Archaeologist sifts through Roxbury history
An ongoing archaeological survey at First Church in Roxbury has found Native American and 19th-century settler artifacts on the property, which has been the site of five meeting houses since the 1600s.
The dig, which was prompted by planned landscaping changes by the Unitarian Universalist Urban Ministry that owns the church, began on April 8 and will most likely continue for another three weeks.
“Our goals for this survey are just to get a broad view of the entire property to figure out where we’re finding concentrations of artifacts,” said Joseph Bagley, archaeologist for the city of Boston, in a presentation of the archaeological findings this past weekend. “So far what we know is that the Native people are pretty much everywhere on this property.”
Most of what they have found so far have been stone chips that come from tool-making by the Massachuset Native people, which archaeologists have not yet been able to date, and children’s items from the 19th and 20th centuries, such as porcelain marbles and slate pencils. They have also found a gunflint made of flint sourced in England.
Many of the artifacts have been found close to the street, as the modern roads in the surrounding area, including Dudley and Roxbury Streets on either side of the church property are actually built on top of the footprint of centuries-old Native trails. Most likely, people walking by the church dropped these items in the street.
Bagley said that before the arrival of settlers, the area was definitely used by Native people, due to its point at the top of a hill, but most likely wasn’t a major settlement. Instead, the property was almost a backyard to a larger site, where the neighboring Dillaway Thomas House is now located.
However, the dig has not brought up any items yet from the intervening centuries, something Bagley said is frustrating.
“We’re not really rewriting the history of the church, because we’re not finding a lot of history of the church,” Bagley said. “What we are seeing is the daily recreation of Roxbury residents going at least back to the early 1800s.”

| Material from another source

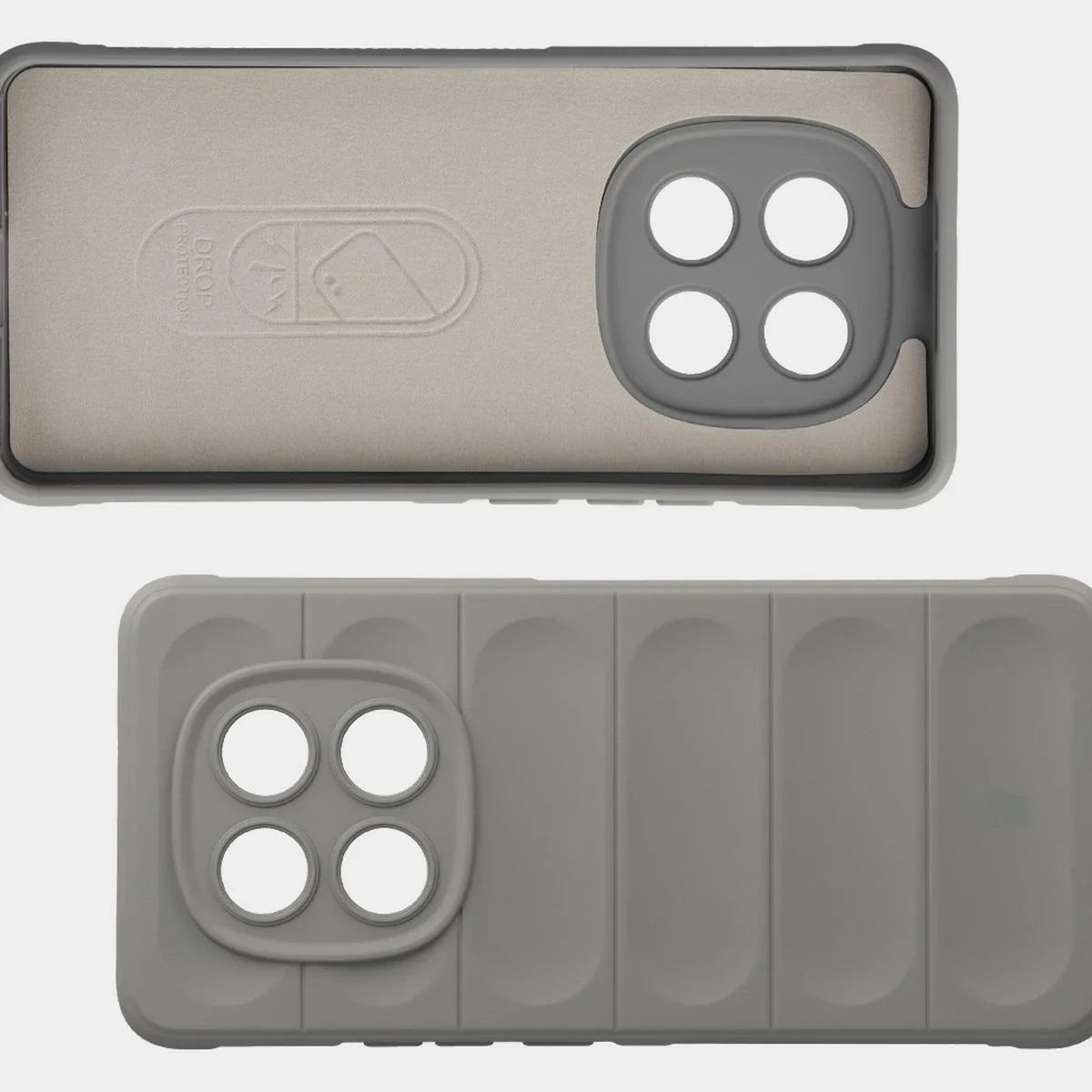Robuste Handyhülle für Xiaomi Redmi Note 15 4G, Bizon Case Tur, Hellgrau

To canvas the property thoroughly, the dig team has mapped out points every 10 meters where they dig a small hole through grass, earth and puddingstone, a type of rock unique to the Boston area. If they find something in that spot, they also dig in the surrounding area to make sure they’re not missing anything.
“It’s like playing a gigantic game of Battleship,” Bagley joked, referring to the board game in which players guess where their opponents’ “ships” are located on a grid they can’t see.
In the coming weeks, a team from the University of Massachusetts Boston will be conducting a radar survey of the grounds, which may reveal the foundations of the first and second churches built on the property, as the current church is not in the same spot. The survey has already found a large, rectangular area of puddingstone which the archaeology team believes may be the original foundation of the 1630s building, but they don’t yet know for sure.
“We’d love to be able to figure out where the first two churches are on the property before we leave, because then that can be worked into the interpretation of the property, to visitors and maybe even the landscape design going forward,” Bagley said.